Rewrite the items below with every "hanging sign" swapped for "overhead sign" and everything else kept the same. Leave the pictures out.

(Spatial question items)
= = = =
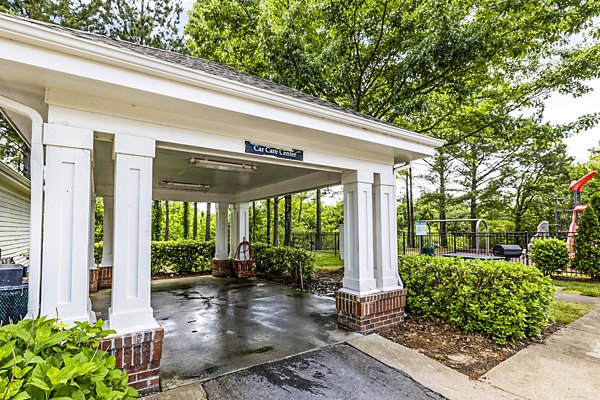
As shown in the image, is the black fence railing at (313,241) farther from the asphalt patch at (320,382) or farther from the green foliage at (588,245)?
the asphalt patch at (320,382)

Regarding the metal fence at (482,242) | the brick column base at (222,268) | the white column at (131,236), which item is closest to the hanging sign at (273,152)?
the white column at (131,236)

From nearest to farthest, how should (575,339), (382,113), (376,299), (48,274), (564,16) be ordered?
(48,274)
(575,339)
(376,299)
(564,16)
(382,113)

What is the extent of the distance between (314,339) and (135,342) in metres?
2.30

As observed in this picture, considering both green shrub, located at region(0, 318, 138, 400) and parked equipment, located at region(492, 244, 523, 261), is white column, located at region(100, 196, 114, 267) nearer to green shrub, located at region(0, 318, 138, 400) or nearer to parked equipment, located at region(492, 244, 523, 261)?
green shrub, located at region(0, 318, 138, 400)

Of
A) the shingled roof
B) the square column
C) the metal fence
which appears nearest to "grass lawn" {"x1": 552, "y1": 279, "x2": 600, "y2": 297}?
the metal fence

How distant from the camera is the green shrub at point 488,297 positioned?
13.2ft

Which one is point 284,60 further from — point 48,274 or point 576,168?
point 576,168

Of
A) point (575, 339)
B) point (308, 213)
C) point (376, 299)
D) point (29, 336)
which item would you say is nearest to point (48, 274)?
point (29, 336)

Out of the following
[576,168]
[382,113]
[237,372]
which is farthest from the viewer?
[576,168]

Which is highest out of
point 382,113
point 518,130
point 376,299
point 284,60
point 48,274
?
point 284,60

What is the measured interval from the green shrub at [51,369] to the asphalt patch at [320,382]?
1.50 metres

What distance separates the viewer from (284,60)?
9.02 meters

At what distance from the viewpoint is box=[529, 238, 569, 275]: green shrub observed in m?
8.44

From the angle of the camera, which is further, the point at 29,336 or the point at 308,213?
the point at 308,213
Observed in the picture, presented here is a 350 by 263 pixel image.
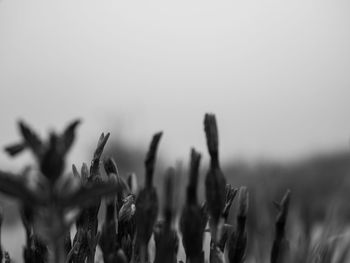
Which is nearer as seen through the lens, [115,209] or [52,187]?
[52,187]

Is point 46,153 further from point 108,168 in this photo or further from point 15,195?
point 108,168

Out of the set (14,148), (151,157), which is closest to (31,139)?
(14,148)

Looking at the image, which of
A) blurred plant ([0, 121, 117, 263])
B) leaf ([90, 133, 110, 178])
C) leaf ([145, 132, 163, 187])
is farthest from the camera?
leaf ([90, 133, 110, 178])

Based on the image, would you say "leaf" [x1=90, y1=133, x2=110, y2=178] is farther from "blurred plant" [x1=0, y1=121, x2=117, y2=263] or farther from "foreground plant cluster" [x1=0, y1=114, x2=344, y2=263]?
"blurred plant" [x1=0, y1=121, x2=117, y2=263]

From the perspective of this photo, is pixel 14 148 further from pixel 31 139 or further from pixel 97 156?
pixel 97 156

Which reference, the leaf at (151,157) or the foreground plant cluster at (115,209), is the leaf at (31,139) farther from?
the leaf at (151,157)

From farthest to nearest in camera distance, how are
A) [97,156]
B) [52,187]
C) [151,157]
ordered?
[97,156], [151,157], [52,187]

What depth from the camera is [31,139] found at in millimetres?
610

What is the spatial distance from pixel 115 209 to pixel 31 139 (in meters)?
0.19

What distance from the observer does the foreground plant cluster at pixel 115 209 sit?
578mm

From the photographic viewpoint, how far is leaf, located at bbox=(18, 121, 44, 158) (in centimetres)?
61

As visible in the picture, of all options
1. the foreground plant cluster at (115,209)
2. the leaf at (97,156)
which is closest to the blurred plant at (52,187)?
the foreground plant cluster at (115,209)

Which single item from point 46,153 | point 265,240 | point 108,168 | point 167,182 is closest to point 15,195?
point 46,153

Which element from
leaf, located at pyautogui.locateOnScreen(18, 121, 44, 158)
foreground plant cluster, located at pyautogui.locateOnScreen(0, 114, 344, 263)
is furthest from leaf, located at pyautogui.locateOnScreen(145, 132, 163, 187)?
leaf, located at pyautogui.locateOnScreen(18, 121, 44, 158)
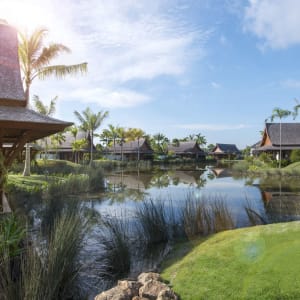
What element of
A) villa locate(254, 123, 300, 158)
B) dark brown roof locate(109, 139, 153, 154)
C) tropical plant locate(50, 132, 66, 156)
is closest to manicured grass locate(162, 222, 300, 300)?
tropical plant locate(50, 132, 66, 156)

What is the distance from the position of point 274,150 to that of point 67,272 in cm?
3375

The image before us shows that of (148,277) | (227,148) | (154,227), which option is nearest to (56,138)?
(154,227)

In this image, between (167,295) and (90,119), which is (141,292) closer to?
(167,295)

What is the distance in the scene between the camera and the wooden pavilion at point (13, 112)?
17.6 ft

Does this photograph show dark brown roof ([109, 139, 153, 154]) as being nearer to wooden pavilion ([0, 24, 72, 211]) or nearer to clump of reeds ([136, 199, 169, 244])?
wooden pavilion ([0, 24, 72, 211])

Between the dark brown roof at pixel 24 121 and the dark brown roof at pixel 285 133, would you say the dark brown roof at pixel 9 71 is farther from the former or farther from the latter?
the dark brown roof at pixel 285 133

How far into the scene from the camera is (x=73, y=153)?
1594 inches

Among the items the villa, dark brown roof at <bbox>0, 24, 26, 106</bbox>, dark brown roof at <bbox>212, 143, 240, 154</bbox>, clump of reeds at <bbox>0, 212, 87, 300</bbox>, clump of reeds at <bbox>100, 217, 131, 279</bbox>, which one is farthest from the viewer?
dark brown roof at <bbox>212, 143, 240, 154</bbox>

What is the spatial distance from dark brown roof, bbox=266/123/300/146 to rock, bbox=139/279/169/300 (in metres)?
33.0

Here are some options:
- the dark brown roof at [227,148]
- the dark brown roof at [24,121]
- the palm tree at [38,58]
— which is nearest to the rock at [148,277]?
the dark brown roof at [24,121]

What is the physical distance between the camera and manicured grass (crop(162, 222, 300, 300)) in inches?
141

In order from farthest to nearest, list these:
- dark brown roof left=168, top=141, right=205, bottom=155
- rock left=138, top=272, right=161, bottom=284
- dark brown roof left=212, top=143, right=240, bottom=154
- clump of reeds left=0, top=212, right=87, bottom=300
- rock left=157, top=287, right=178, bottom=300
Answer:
= = = =
### SOLUTION BELOW
As shown in the image, is the black fence railing at (313,241) farther from the asphalt patch at (320,382) or farther from the green foliage at (588,245)?
the asphalt patch at (320,382)

Regarding the metal fence at (482,242) | the brick column base at (222,268) | the white column at (131,236), which item is closest to the overhead sign at (273,152)?
the white column at (131,236)

From nearest to farthest, how should (575,339), (382,113), (376,299), (48,274), (564,16) be ordered?
(48,274)
(575,339)
(376,299)
(564,16)
(382,113)

What is the extent of the distance between (314,339) and (135,342) in metres?
2.30

As observed in this picture, considering both green shrub, located at region(0, 318, 138, 400) and parked equipment, located at region(492, 244, 523, 261), is white column, located at region(100, 196, 114, 267) nearer to green shrub, located at region(0, 318, 138, 400) or nearer to parked equipment, located at region(492, 244, 523, 261)?
green shrub, located at region(0, 318, 138, 400)

Of
A) the shingled roof
B) the square column
C) the metal fence
which appears nearest to "grass lawn" {"x1": 552, "y1": 279, "x2": 600, "y2": 297}?
the metal fence

How distant from the camera is the green shrub at point 488,297 positioned?
13.2ft

Which one is point 284,60 further from — point 48,274 or point 576,168?
point 576,168

Of
A) point (575, 339)
B) point (308, 213)
C) point (376, 299)
D) point (29, 336)
which item would you say is nearest to point (48, 274)?
point (29, 336)

Out of the following
[576,168]
[382,113]
[237,372]
which is farthest from the viewer?
[576,168]

Which is highest out of
point 382,113
point 518,130
point 376,299
point 284,60
point 48,274
?
point 284,60

What is the measured interval from the green shrub at [51,369] to the asphalt patch at [320,382]?
1.50 metres

What distance separates the viewer from (284,60)?
9.02 meters

At what distance from the viewpoint is box=[529, 238, 569, 275]: green shrub observed in m?
8.44

From the angle of the camera, which is further, the point at 29,336 or the point at 308,213?
the point at 308,213
Observed in the picture, presented here is a 350 by 263 pixel image.
Which is nearer as seen through the lens, [115,209] or [52,187]?
[52,187]

Is point 46,153 further from point 108,168 in this photo or further from point 15,195?
point 108,168

Out of the set (14,148), (151,157), which is closest to (31,139)?
(14,148)

Looking at the image, which of
A) blurred plant ([0, 121, 117, 263])
B) leaf ([90, 133, 110, 178])
C) leaf ([145, 132, 163, 187])
is farthest from the camera?
leaf ([90, 133, 110, 178])

Based on the image, would you say "leaf" [x1=90, y1=133, x2=110, y2=178] is farther from "blurred plant" [x1=0, y1=121, x2=117, y2=263] or farther from "foreground plant cluster" [x1=0, y1=114, x2=344, y2=263]?
"blurred plant" [x1=0, y1=121, x2=117, y2=263]

From the perspective of this photo, is pixel 14 148 further from pixel 31 139 or further from pixel 97 156?
pixel 97 156

Which reference, the leaf at (151,157) or the foreground plant cluster at (115,209), is the leaf at (31,139) farther from?
the leaf at (151,157)

From farthest to nearest in camera distance, how are
A) [97,156]
B) [52,187]
C) [151,157]
ordered?
[97,156], [151,157], [52,187]

What depth from the camera is [31,139] found at in millimetres?
610

What is the spatial distance from pixel 115 209 to pixel 31 139 (in meters)?
0.19

What distance from the observer does the foreground plant cluster at pixel 115 209 sit?
578mm

From the photographic viewpoint, how far is leaf, located at bbox=(18, 121, 44, 158) (in centimetres)?
61

As visible in the picture, of all options
1. the foreground plant cluster at (115,209)
2. the leaf at (97,156)
which is closest to the blurred plant at (52,187)?
the foreground plant cluster at (115,209)

Which single item from point 46,153 | point 265,240 | point 108,168 | point 167,182 is closest to point 15,195?
point 46,153

Which element from
leaf, located at pyautogui.locateOnScreen(18, 121, 44, 158)
foreground plant cluster, located at pyautogui.locateOnScreen(0, 114, 344, 263)
is furthest from leaf, located at pyautogui.locateOnScreen(145, 132, 163, 187)?
leaf, located at pyautogui.locateOnScreen(18, 121, 44, 158)
What element of
A) villa locate(254, 123, 300, 158)
B) dark brown roof locate(109, 139, 153, 154)
C) tropical plant locate(50, 132, 66, 156)
is closest to manicured grass locate(162, 222, 300, 300)?
tropical plant locate(50, 132, 66, 156)

What is the distance from the position of point 274,150 to that of point 67,272 in cm?
3375

The image before us shows that of (148,277) | (227,148) | (154,227), which option is nearest to (56,138)?
(154,227)

In this image, between (167,295) and (90,119), which is (141,292) closer to?
(167,295)

What is the distance in the scene between the camera and the wooden pavilion at point (13, 112)?
17.6 ft

Does this photograph show dark brown roof ([109, 139, 153, 154]) as being nearer to wooden pavilion ([0, 24, 72, 211]) or nearer to clump of reeds ([136, 199, 169, 244])?
wooden pavilion ([0, 24, 72, 211])

Between the dark brown roof at pixel 24 121 and the dark brown roof at pixel 285 133, would you say the dark brown roof at pixel 9 71 is farther from the former or farther from the latter?
the dark brown roof at pixel 285 133

How far into the scene from the camera is (x=73, y=153)?
1594 inches

Among the items the villa, dark brown roof at <bbox>0, 24, 26, 106</bbox>, dark brown roof at <bbox>212, 143, 240, 154</bbox>, clump of reeds at <bbox>0, 212, 87, 300</bbox>, clump of reeds at <bbox>100, 217, 131, 279</bbox>, which one is farthest from the viewer?
dark brown roof at <bbox>212, 143, 240, 154</bbox>

What is the spatial distance from dark brown roof, bbox=266/123/300/146 to rock, bbox=139/279/169/300 (in metres)?
33.0

Here are some options:
- the dark brown roof at [227,148]
- the dark brown roof at [24,121]
- the palm tree at [38,58]
— which is nearest to the rock at [148,277]?
the dark brown roof at [24,121]

What is the physical distance between the camera and manicured grass (crop(162, 222, 300, 300)) in inches?
141

In order from farthest to nearest, list these:
- dark brown roof left=168, top=141, right=205, bottom=155
- rock left=138, top=272, right=161, bottom=284
- dark brown roof left=212, top=143, right=240, bottom=154
- clump of reeds left=0, top=212, right=87, bottom=300
- rock left=157, top=287, right=178, bottom=300
Answer:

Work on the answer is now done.